*** Opening SUPPLIED PASSAGE ***
Despite an organized campaign of violence directed against Nigeria’s Christians, the Obama administration and the Nigerian government refuse to formally declare the militant Islamist group Boko Haram a terrorist organization. While this makes little sense given the body count from Boko Haram’s attacks, other factors are at play, as LIGNET explains.

According to Human Rights Watch, about 3,000 people have been killed in the sectarian conflict between Boko Haram and security forces since 2010. Over 815 have been killed in this year alone. Most of the victims have been Muslims or government officials, but increasingly they are Christians, too.

Background

Religious strife has long divided Nigeria, and was a problem even before the country achieved independence from Britain, which ruled the territory as a colony until 1960. The religious divisions in Nigeria as also geographic, with the northern part of the country predominantly Muslim and the Southern part predominantly Christian. Each religion accounts for roughly half of Nigeria’s 160 million population.

Founded in 2002 by Muslim cleric Mohammed Yusuf, Boko Haram’s goal is to transform Nigeria into an Islamic state governed by Sharia law. It claims that the country’s secular government is godless and therefore illegitimate, and that it has an obligation to convert all Nigerians to the Islamic faith.

Boko Haram is Hausa (a tribal language common in northern Nigeria) for “Western education is forbidden”—a branding that places it squarely opposed to values that proclaim individual rights and religious toleration for all. The group also goes by the Arabic name “Jama’atu Ahlis Sunna Lidda’awati wal-Jihad,” which means “People Committed to the Propagation of the Prophet’s Teachings and Jihad.”

Boko Haram’s militancy began in sporadic violence, mostly targeting the police and army. These attacks in turn led to reprisals against Boko Haram, which ratcheted the level of violence up even higher. While Islamist ideology has fueled the group’s violence, self-defense and revenge are explain its growing wrath, especially after 2005, when the Nigerian government cracked down on the group, and in many instances went outside the boundary of the law to do it.

Since then Boko Haram has expanded its target list, with brutal attacks against Christian civilians in the country’s north more common. In the latest savagery, a group of Islamist attackers went house to house in the predominantly Christian part of the village of Chibok on December 1, setting fires and slitting throats. Ten Christians were killed. Three militants likely affiliated with Boko Haram killed at least 19 Christians at a Bible study in central Nigeria on August 7. High profile Boko Harem attacks on Christians have grown over the last year and include horrific bombings of churches during Christmas and Easter Sunday services over the last year.

Informed observers in Nigeria have stressed to LIGNET that this is not a religious conflict as the media sometimes claims, but rather one fought along ethnic, political and regional lines and fueled by a desire to control the country’s oil (Nigeria is the sixth largest oil producer in the world). Oil “has everything to do with these attacks,” one source told LIGNET.

Before 1975, northern Nigeria, where Boko Haram operates, was very rich through agriculture, but oil brought instant wealth and investment in agriculture fell away. The country’s oil fields, all in the south, belong to the central government, so whoever is in charge has control over the nation’s oil and its distribution.
*** Closing SUPPLIED PASSAGE ***
*** Opening EXERCISE DATA ***
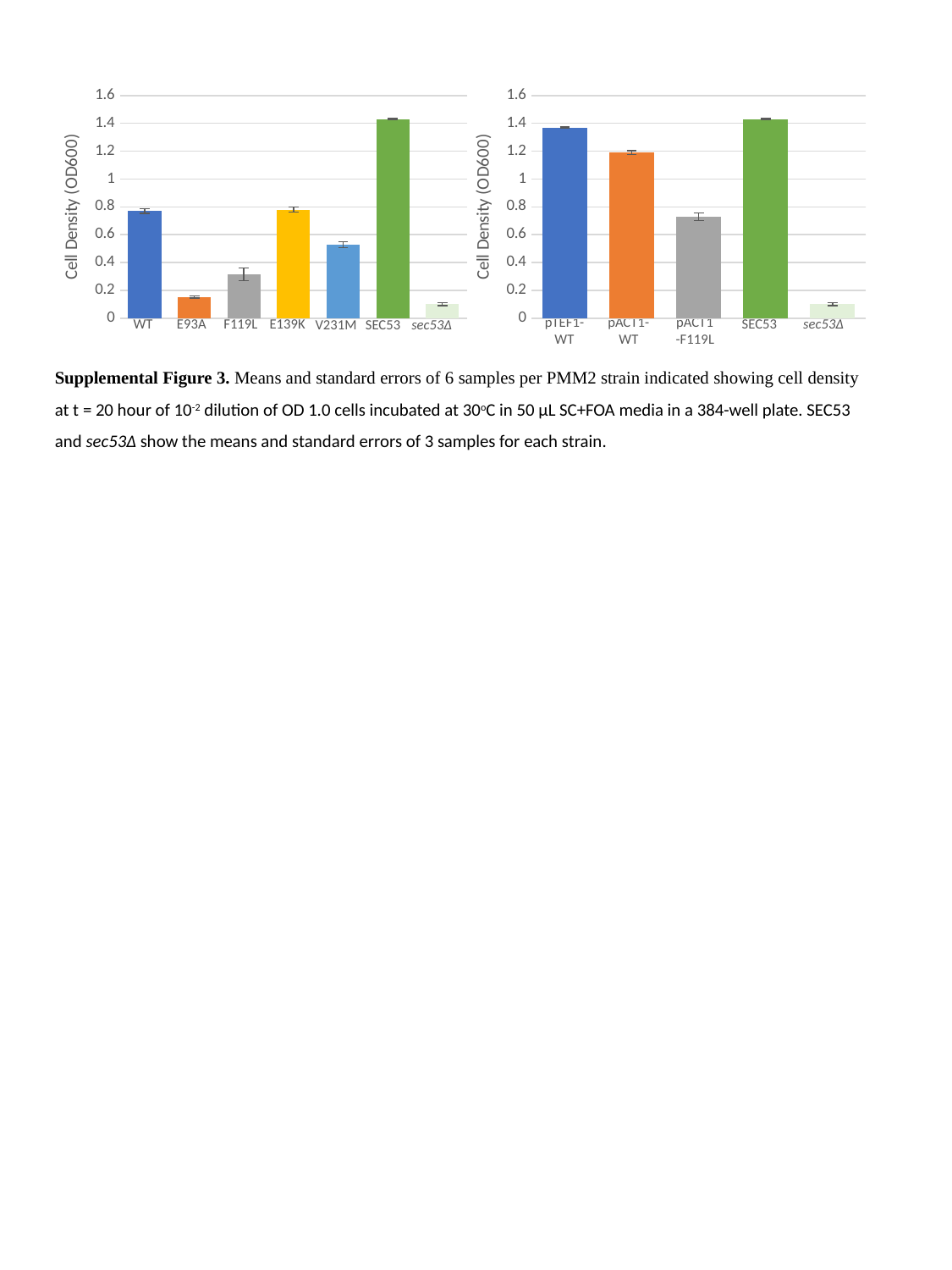
What kind of chart is the left chart? bar chart In the left chart, is the value for SEC53 greater or less than 1.2? greater In the right chart, how many strains are plotted along the x axis? 5 In the right chart, which strain has the highest cell density? SEC53 In the left chart, is the value for E93A greater or less than 0.2? less In the left chart, which strain has the highest cell density? SEC53 In the left chart, which strain has the lowest cell density? sec53Δ In the right chart, which strain has the lowest cell density? sec53Δ In the left chart, how many strains are plotted along the x axis? 7 In the left chart, which has the larger cell density, F119L or V231M? V231M In the right chart, is the value for pACT1-F119L greater or less than 0.8? less What is the y-axis label of the right chart? Cell Density (OD600)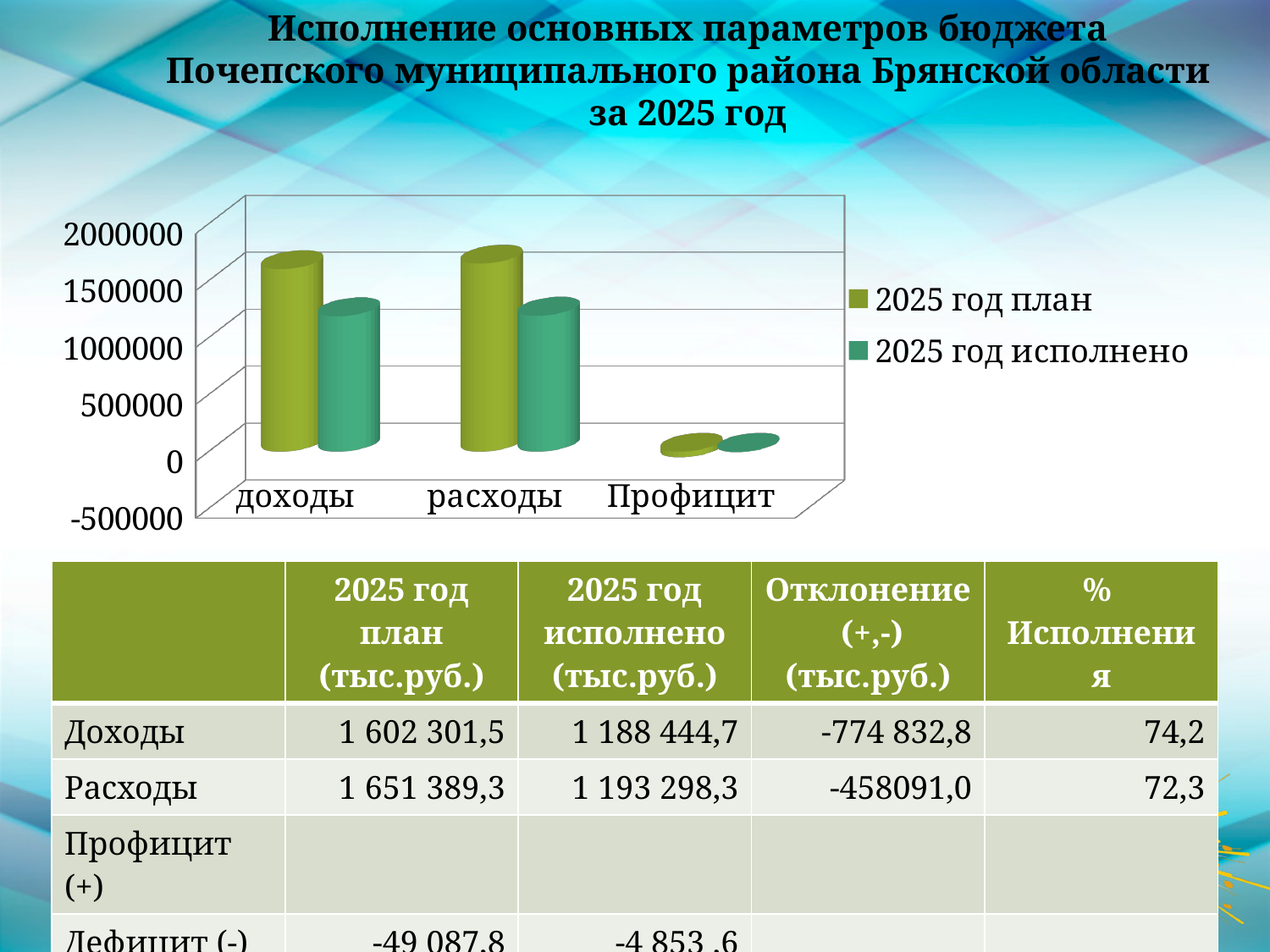
How many categories are shown on the x axis of the chart? 3 What kind of chart is shown on the slide? bar chart What are the two series named in the chart legend? 2025 год план; 2025 год исполнено Is the value for расходы in the 2025 год исполнено series greater or less than 1000000? greater Is the value for доходы in the 2025 год план series greater or less than 1500000? greater Which category has the lowest values for both series in the chart? Профицит For расходы, which series has the larger value: 2025 год план or 2025 год исполнено? 2025 год план For доходы, which series has the larger value: 2025 год план or 2025 год исполнено? 2025 год план How many series does the chart legend list? 2 Is the value for доходы in the 2025 год исполнено series greater or less than 1500000? less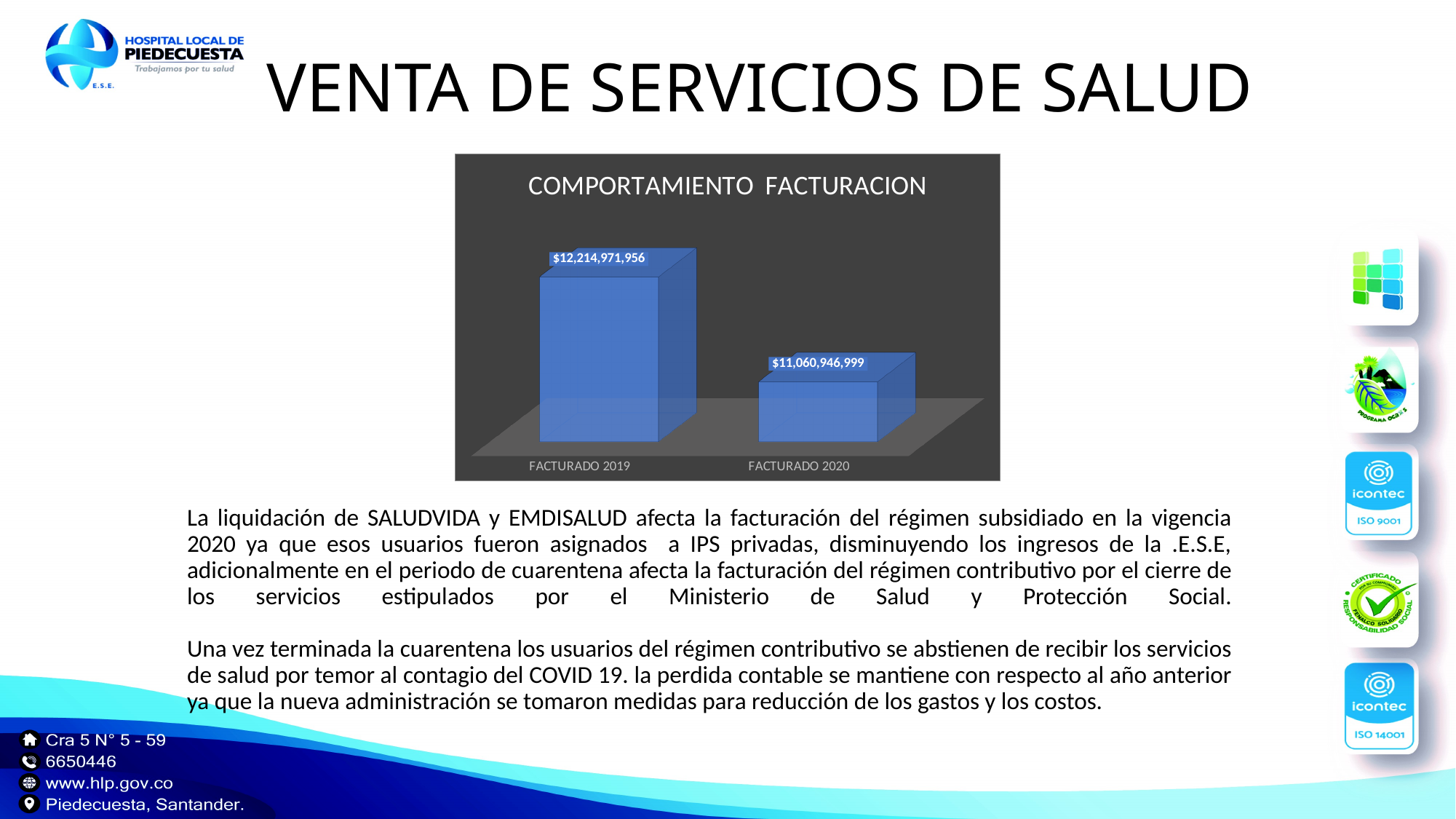
How many categories are shown in the chart? 2 Do the values rise or fall from FACTURADO 2019 to FACTURADO 2020? Fall What is the difference between the values for FACTURADO 2019 and FACTURADO 2020? $1,154,024,957 What colour are the bars in the chart? Blue Which category has the highest value? FACTURADO 2019 What kind of chart is shown on the slide? Bar chart What is the value for FACTURADO 2019? $12,214,971,956 Which is larger, the value for FACTURADO 2019 or FACTURADO 2020? FACTURADO 2019 What is the value for FACTURADO 2020? $11,060,946,999 Which category has the lowest value? FACTURADO 2020 What is the title of the chart? COMPORTAMIENTO FACTURACION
*** Closing EXERCISE DATA ***
## QUESTIONS TO ANSWER
a: From the passage on Boko Haram, list every year that appears as a four-digit number.
b: Please state what the name Boko Haram means in Hausa, according to the passage on Boko Haram.
c: Rewrite the passage on Boko Haram starting at "Since then Boko" and ending at "the last year.", putting "violent" in place of "brutal".

## OUTPUTS IN ORDER
a: 2010, 1960, 2002, 2005, 1975

b: It means "Western education is forbidden."

c:
Since then Boko Haram has expanded its target list, with violent attacks against Christian civilians in the country’s north more common. In the latest savagery, a group of Islamist attackers went house to house in the predominantly Christian part of the village of Chibok on December 1, setting fires and slitting throats. Ten Christians were killed. Three militants likely affiliated with Boko Haram killed at least 19 Christians at a Bible study in central Nigeria on August 7. High profile Boko Harem attacks on Christians have grown over the last year and include horrific bombings of churches during Christmas and Easter Sunday services over the last year.